Extrait choisi -

((

L’auteur reprend également les appels au secours du Président ougandais Yoweri Kaguta Museveni lancés en direction de la CPI, face aux foudres de l’Armée de Libération du Seigneur de Joseph Kony qui sévissait au nord de l’Ouganda en se servant selon lui du territoire soudanais comme base de repli : « L'implication de la CPI dans la chasse à Joseph Kony est très importante, en particulier parce qu'elle nous permet de faire pression sur Khartoum. Si Kony est en Ouganda ou dans les régions du Soudan, où Khartoum nous autorise à opérer, alors nous n'avons pas besoin d'aide. On l'attrapera nous-mêmes. Mais si Kony pénètre plus profondément au Soudan, au-delà de la région où le gouvernement nous autorise à le poursuivre, alors nous avons besoin de l'assistance de la Cour pénale internationale pour que le gouvernement soudanais coopère avec nous et nous aide à l'attraper. » [7]

Ces contextes d’horreurs et de désolations propices à l’action de la CPI en Afrique, les dirigeants maliens semblent les avoir le mieux décrits dans leur courrier confidentiel daté du 13 juillet 2012 renvoyant la situation du mali devant la CPI, « dans la mesure où les juridictions maliennes sont dans l’impossibilité de poursuivre ou juger les auteurs », courrier reproduit in extenso dans l’ouvrage : « […] Il s’agit de violations graves et massives des droits de l’Homme et du Droit International Humanitaire commises notamment dans la partie Nord du territoire : les exécutions sommaires des soldats de l’armée malienne, les viols de femmes et jeunes filles, les massacres des populations civiles, l’enrôlement d’enfants soldats, les tortures, les pillages généralisés des biens appartenant aussi bien à l’Etat qu’aux particuliers, les disparitions forcées, la destruction des Symboles de l’Etat, des Edifices, des Hôpitaux, des Tribunaux ; des Mairies, des Ecoles, du Siège d’ONG et d’Organisme Internationaux d’aide, la destruction des Eglises, des Mausolées et des Mosquées […] » [8]

III- Des positions divergentes des dirigeants africains vis-à-vis de la CPI

Les dirigeants africains, encore en fonction ou pas, relève l’auteur, sont assez divisés vis-à-vis de la CPI, avec des positions que l’on pourrait situer entre trois clans : le clan des anti-CPI, celui des pro-CPI et celui des ambigus.

))

Consigne - Recopie fidèlement le passage de l'extrait sur la CPI qui va de « Les dirigeants africains, encore » à « celui des ambigus. », ces deux bornes comprises. La liste qui suit n'a aucun rôle dans ce travail.

Éléments recensés dans un jeu de données -

((

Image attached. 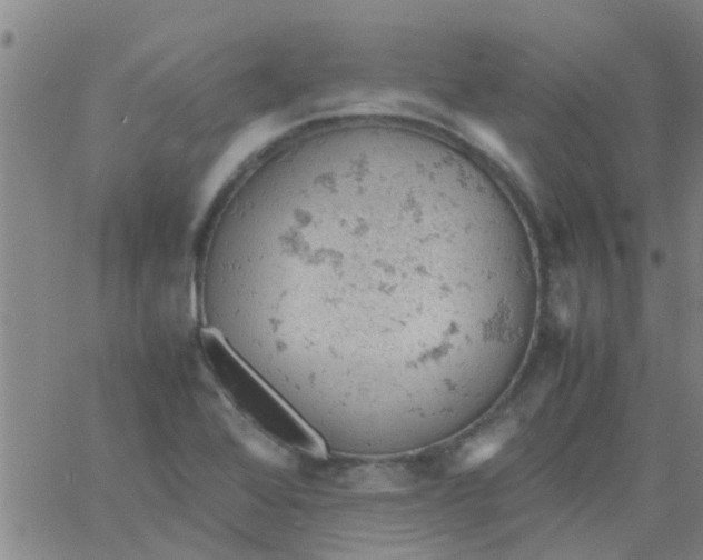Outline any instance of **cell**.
<instances>
[{
	"instance_id": "6da1fadb",
	"label": "cell",
	"mask_w": 703,
	"mask_h": 560,
	"mask_svg": "<svg viewBox=\"0 0 703 560\" xmlns=\"http://www.w3.org/2000/svg\"><path fill=\"white\" fill-rule=\"evenodd\" d=\"M230 226L220 290L294 334L315 381L453 391L537 307V266L512 202L417 127L354 123L293 144L250 181Z\"/></svg>"
},
{
	"instance_id": "7a4b0ae2",
	"label": "cell",
	"mask_w": 703,
	"mask_h": 560,
	"mask_svg": "<svg viewBox=\"0 0 703 560\" xmlns=\"http://www.w3.org/2000/svg\"><path fill=\"white\" fill-rule=\"evenodd\" d=\"M502 434H489L469 443L464 449L459 466L464 469L476 467L491 459L503 446Z\"/></svg>"
}]
</instances>
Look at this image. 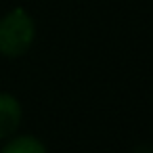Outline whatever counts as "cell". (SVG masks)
Wrapping results in <instances>:
<instances>
[{
  "instance_id": "6da1fadb",
  "label": "cell",
  "mask_w": 153,
  "mask_h": 153,
  "mask_svg": "<svg viewBox=\"0 0 153 153\" xmlns=\"http://www.w3.org/2000/svg\"><path fill=\"white\" fill-rule=\"evenodd\" d=\"M34 21L23 9L11 11L0 19V53L4 57H21L34 42Z\"/></svg>"
},
{
  "instance_id": "7a4b0ae2",
  "label": "cell",
  "mask_w": 153,
  "mask_h": 153,
  "mask_svg": "<svg viewBox=\"0 0 153 153\" xmlns=\"http://www.w3.org/2000/svg\"><path fill=\"white\" fill-rule=\"evenodd\" d=\"M21 122V107L15 97L0 94V138L11 136Z\"/></svg>"
},
{
  "instance_id": "3957f363",
  "label": "cell",
  "mask_w": 153,
  "mask_h": 153,
  "mask_svg": "<svg viewBox=\"0 0 153 153\" xmlns=\"http://www.w3.org/2000/svg\"><path fill=\"white\" fill-rule=\"evenodd\" d=\"M2 153H46V149L34 136H19V138L11 140L2 149Z\"/></svg>"
},
{
  "instance_id": "277c9868",
  "label": "cell",
  "mask_w": 153,
  "mask_h": 153,
  "mask_svg": "<svg viewBox=\"0 0 153 153\" xmlns=\"http://www.w3.org/2000/svg\"><path fill=\"white\" fill-rule=\"evenodd\" d=\"M134 153H153V149H151V147H138Z\"/></svg>"
}]
</instances>
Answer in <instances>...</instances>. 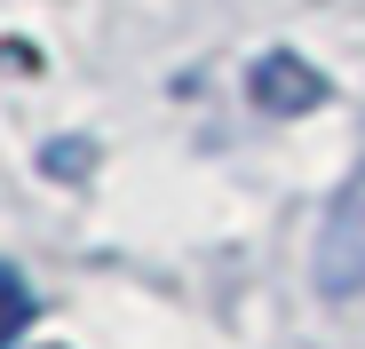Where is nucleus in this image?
I'll list each match as a JSON object with an SVG mask.
<instances>
[{
    "mask_svg": "<svg viewBox=\"0 0 365 349\" xmlns=\"http://www.w3.org/2000/svg\"><path fill=\"white\" fill-rule=\"evenodd\" d=\"M247 95H255V111H270V120H302V111L326 103V72L302 48H270V56H255Z\"/></svg>",
    "mask_w": 365,
    "mask_h": 349,
    "instance_id": "obj_2",
    "label": "nucleus"
},
{
    "mask_svg": "<svg viewBox=\"0 0 365 349\" xmlns=\"http://www.w3.org/2000/svg\"><path fill=\"white\" fill-rule=\"evenodd\" d=\"M24 325H32V286H24L9 262H0V349H9Z\"/></svg>",
    "mask_w": 365,
    "mask_h": 349,
    "instance_id": "obj_3",
    "label": "nucleus"
},
{
    "mask_svg": "<svg viewBox=\"0 0 365 349\" xmlns=\"http://www.w3.org/2000/svg\"><path fill=\"white\" fill-rule=\"evenodd\" d=\"M310 278H318V294H326V302L365 294V159L349 167V183L334 191V207H326V222H318Z\"/></svg>",
    "mask_w": 365,
    "mask_h": 349,
    "instance_id": "obj_1",
    "label": "nucleus"
}]
</instances>
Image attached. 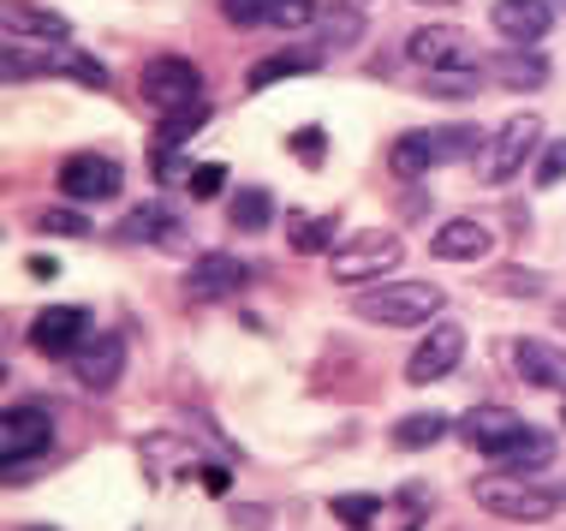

))

Résultat -
Les dirigeants africains, encore en fonction ou pas, relève l’auteur, sont assez divisés vis-à-vis de la CPI, avec des positions que l’on pourrait situer entre trois clans : le clan des anti-CPI, celui des pro-CPI et celui des ambigus.